Waters 2478 dual λ absorbance detector

The total ginsenoside content and ginsenoside composition of UGBE and GBE were analyzed using a Waters 1525 binary high-performance liquid chromatography (HPLC) system (Milford, US). The separation of UGBE was performed on an Eurospher analytical column (100-5 C18, 250 mm × 3.0 mm, 5 μm, Knauer, Berlin, DE) by gradient elution at room temperature. The eluent was a mixture of A (acetonitrile for HPLC) and B (distilled water for HPLC). The process of elution was carried out according to the following conditions: 0 mins, 17% of A; 25 mins, 25% of A; 50 mins, 40% of A; 105 mins, 60% of A; 110 mins, 100% of A. The flow rate was 0.8 mL/min, the injection volume was 20 μL, and the chromatograms were obtained using a Ultraviolet-visible Waters 2478 Dual λ Absorbance Detector (Milford, USA) at 203 nm.

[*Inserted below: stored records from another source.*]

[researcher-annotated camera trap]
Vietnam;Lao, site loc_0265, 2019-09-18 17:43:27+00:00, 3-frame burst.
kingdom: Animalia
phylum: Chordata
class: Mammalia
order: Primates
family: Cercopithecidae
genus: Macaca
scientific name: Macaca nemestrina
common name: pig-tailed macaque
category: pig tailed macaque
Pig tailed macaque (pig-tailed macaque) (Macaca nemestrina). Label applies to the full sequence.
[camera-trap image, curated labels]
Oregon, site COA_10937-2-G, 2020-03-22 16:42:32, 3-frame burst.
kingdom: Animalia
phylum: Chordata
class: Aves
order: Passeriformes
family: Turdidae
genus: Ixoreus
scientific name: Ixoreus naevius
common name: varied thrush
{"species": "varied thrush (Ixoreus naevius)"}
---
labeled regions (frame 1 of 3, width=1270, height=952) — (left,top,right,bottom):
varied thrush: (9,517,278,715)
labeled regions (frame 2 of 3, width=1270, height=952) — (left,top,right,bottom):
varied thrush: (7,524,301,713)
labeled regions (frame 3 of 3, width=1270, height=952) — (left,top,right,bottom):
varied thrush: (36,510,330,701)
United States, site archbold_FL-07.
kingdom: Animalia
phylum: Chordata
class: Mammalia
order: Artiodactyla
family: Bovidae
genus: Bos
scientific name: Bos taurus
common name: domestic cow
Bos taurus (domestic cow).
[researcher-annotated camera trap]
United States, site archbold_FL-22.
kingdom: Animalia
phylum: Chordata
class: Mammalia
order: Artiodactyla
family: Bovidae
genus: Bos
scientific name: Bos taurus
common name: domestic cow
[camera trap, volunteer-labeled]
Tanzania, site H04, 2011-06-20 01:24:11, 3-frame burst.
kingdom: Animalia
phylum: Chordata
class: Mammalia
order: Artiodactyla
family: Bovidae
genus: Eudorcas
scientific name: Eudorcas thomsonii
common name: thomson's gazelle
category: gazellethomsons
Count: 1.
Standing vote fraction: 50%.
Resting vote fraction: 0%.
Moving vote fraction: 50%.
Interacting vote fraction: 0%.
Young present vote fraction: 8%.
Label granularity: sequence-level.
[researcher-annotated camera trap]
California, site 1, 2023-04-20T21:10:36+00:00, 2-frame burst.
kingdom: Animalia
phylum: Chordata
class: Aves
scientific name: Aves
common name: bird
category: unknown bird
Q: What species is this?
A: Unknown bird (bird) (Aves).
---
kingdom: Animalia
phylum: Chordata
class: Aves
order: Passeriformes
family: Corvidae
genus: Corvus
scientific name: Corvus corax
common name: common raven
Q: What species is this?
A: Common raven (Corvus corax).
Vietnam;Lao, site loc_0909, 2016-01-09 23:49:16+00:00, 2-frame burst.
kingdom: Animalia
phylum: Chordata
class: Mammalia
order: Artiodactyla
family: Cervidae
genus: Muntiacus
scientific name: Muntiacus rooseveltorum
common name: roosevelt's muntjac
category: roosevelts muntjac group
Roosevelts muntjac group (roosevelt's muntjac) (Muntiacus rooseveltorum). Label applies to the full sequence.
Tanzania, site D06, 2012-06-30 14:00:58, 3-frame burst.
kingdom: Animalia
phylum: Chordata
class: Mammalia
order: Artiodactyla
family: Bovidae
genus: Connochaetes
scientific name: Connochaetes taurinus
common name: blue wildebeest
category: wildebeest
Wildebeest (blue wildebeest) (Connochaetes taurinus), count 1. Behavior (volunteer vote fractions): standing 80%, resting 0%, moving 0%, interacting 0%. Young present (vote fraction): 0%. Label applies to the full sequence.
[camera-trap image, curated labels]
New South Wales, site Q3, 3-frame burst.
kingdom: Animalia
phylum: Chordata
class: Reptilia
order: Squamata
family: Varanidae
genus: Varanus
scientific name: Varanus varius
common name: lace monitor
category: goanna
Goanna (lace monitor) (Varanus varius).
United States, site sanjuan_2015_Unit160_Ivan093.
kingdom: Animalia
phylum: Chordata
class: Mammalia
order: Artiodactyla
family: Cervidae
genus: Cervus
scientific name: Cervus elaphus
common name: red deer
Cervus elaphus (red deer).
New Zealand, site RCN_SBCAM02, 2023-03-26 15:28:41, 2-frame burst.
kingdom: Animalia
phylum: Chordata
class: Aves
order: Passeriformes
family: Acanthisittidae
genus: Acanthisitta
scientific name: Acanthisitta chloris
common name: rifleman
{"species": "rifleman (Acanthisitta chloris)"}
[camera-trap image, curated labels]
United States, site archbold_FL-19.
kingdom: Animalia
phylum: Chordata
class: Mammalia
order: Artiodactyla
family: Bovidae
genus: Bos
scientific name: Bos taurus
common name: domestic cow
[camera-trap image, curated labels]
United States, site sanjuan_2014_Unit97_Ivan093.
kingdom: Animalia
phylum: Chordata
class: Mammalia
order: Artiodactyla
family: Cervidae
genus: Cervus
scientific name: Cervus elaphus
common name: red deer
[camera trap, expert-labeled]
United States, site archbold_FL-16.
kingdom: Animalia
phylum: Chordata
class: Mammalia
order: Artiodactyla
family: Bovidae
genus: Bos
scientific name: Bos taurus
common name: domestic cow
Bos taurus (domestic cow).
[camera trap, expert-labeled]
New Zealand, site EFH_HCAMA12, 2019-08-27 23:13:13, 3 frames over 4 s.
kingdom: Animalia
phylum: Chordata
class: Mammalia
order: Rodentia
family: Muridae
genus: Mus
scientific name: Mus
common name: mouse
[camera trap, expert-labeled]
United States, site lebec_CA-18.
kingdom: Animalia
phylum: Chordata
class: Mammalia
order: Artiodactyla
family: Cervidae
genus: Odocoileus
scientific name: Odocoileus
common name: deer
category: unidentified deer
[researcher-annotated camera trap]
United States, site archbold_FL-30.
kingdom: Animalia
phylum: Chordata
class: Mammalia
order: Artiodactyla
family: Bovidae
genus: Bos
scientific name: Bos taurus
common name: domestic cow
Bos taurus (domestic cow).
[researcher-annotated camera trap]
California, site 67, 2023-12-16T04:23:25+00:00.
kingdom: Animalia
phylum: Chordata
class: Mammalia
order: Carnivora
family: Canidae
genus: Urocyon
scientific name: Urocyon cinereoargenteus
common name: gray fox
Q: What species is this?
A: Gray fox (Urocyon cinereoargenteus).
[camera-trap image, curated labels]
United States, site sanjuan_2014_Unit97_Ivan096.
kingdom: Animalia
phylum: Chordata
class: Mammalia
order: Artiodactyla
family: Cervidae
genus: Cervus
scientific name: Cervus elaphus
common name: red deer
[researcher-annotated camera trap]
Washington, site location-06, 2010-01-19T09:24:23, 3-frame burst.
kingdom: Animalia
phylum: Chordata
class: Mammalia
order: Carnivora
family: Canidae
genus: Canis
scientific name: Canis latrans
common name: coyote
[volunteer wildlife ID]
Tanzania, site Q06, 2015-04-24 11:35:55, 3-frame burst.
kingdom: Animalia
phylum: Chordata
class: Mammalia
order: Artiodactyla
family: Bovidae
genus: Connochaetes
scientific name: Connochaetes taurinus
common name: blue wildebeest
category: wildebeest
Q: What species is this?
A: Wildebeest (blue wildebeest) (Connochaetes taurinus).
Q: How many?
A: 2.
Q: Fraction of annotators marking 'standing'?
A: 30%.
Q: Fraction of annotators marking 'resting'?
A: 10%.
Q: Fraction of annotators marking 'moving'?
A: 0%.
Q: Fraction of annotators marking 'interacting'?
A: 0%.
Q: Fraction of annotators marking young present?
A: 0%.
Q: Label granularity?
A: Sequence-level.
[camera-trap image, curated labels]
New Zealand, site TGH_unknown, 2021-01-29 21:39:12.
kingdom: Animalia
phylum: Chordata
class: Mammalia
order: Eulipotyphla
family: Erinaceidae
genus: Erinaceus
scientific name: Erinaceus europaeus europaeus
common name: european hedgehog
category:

UGBE and GBE water solvent extracts were kindly provided by Professor Sung Kwon Ko of Semyung University. We analyzed the constituents of UGBE and GBE bythe Waters 1525 binary HPLC system (Waters, Milford, MA, USA). Separation of UGBE was performed on an analytical column (Eurospher, 100-5 C18, 250 mm × 3.0 mm, 5μm; Knauer, Berlin, Germany) by gradient elution at room temperature. The eluent was a mixture of acetonitrile for HPLC (A) and distilled water for HPLC (B). The elution process was performed according to the following conditions: 0 min, 17% of A; 25 min, 25% of A; 50 min, 40% of A; 105 min, 60% of A; 110 min, 100% of A. The flow rate was 0.8 mL/min, injection volume was 20μL, and chromatograms were acquired by a UV/VIS Waters 2478 Dual λ Absorbance Detector (Waters) at 203 nm. After 10 h of ultrasonification, ginsenosides Rb1, Rb2, Rd, Re, Rf, Rg1, Rg2, Rg3, Rg6, Rh1, Rh4, Rk1, Rk3, F1, and F4 were identified. UGBE solution was orally administered to the rats once/d at doses of 100 mg/kg body weight (b.w.), 250 mg/kg b.w., and 500mg/kg b.w.